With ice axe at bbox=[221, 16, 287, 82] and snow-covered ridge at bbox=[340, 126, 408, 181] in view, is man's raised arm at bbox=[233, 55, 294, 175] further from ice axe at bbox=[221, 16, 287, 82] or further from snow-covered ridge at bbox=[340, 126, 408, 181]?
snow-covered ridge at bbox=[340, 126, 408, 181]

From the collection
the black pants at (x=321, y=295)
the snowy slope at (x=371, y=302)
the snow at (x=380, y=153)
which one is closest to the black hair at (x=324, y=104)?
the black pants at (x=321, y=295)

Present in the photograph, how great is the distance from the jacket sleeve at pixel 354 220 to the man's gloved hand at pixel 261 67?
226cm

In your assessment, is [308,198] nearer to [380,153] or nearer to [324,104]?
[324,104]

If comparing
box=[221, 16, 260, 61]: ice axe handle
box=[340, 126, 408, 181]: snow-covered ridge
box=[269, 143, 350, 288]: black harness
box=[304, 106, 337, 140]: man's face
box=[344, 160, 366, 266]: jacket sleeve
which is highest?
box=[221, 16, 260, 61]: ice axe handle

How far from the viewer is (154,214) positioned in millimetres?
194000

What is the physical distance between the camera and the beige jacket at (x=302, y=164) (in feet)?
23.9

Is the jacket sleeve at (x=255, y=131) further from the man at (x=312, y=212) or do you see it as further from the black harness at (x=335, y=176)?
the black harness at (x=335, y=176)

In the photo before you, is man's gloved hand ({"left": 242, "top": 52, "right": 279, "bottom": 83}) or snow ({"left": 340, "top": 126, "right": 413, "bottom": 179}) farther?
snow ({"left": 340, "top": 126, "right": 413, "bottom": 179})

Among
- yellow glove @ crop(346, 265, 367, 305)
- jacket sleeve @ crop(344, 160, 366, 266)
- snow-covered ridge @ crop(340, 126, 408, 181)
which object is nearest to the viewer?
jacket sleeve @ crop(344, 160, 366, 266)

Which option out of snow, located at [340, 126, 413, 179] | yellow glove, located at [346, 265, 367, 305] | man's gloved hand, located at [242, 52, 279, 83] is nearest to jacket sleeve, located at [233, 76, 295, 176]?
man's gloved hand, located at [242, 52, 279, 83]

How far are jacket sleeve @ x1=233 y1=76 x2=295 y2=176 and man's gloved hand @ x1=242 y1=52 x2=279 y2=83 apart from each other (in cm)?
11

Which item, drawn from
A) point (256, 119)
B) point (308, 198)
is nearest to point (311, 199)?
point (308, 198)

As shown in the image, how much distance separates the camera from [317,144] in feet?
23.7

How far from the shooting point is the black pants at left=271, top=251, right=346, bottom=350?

· · ·

*INSTRUCTIONS TO FOLLOW:*
Repeat the listing in full, keeping every line exactly as it is.

*OUTPUT:*
With ice axe at bbox=[221, 16, 287, 82] and snow-covered ridge at bbox=[340, 126, 408, 181] in view, is man's raised arm at bbox=[233, 55, 294, 175] further from ice axe at bbox=[221, 16, 287, 82] or further from snow-covered ridge at bbox=[340, 126, 408, 181]?
snow-covered ridge at bbox=[340, 126, 408, 181]

From the collection
the black pants at (x=321, y=295)
the snowy slope at (x=371, y=302)
the snow at (x=380, y=153)
which one is closest to the black hair at (x=324, y=104)?
the black pants at (x=321, y=295)

Present in the photograph, how great is the distance from the jacket sleeve at pixel 354 220 to the man's gloved hand at pixel 261 67?
226cm

In your assessment, is [308,198] nearer to [380,153] or nearer to [324,104]?
[324,104]

If comparing
box=[221, 16, 260, 61]: ice axe handle
box=[340, 126, 408, 181]: snow-covered ridge
box=[269, 143, 350, 288]: black harness
box=[304, 106, 337, 140]: man's face
box=[344, 160, 366, 266]: jacket sleeve
which is highest?
box=[221, 16, 260, 61]: ice axe handle

How far from the viewer is (154,214) positioned in millimetres?
194000

What is the physical distance between the camera and the beige jacket at (x=302, y=164) (in feet)?
23.9

Is the jacket sleeve at (x=255, y=131) further from the man at (x=312, y=212) or do you see it as further from the black harness at (x=335, y=176)?
the black harness at (x=335, y=176)

In the photo before you, is man's gloved hand ({"left": 242, "top": 52, "right": 279, "bottom": 83}) or snow ({"left": 340, "top": 126, "right": 413, "bottom": 179}) farther?
snow ({"left": 340, "top": 126, "right": 413, "bottom": 179})

Among
- yellow glove @ crop(346, 265, 367, 305)
- jacket sleeve @ crop(344, 160, 366, 266)
- snow-covered ridge @ crop(340, 126, 408, 181)
which object is nearest to the viewer?
jacket sleeve @ crop(344, 160, 366, 266)

Which option out of snow, located at [340, 126, 413, 179] | yellow glove, located at [346, 265, 367, 305] | man's gloved hand, located at [242, 52, 279, 83] is nearest to jacket sleeve, located at [233, 76, 295, 176]?
man's gloved hand, located at [242, 52, 279, 83]

How far are jacket sleeve @ x1=233 y1=76 x2=295 y2=176 and man's gloved hand @ x1=242 y1=52 x2=279 y2=83 apart from each other (in cm)?
11

Which item, drawn from
A) point (256, 119)
B) point (308, 198)
is nearest to point (311, 199)?
point (308, 198)

As shown in the image, how much distance separates the camera from [317,144] in feet?
23.7

How far from the shooting point is the black pants at left=271, top=251, right=346, bottom=350?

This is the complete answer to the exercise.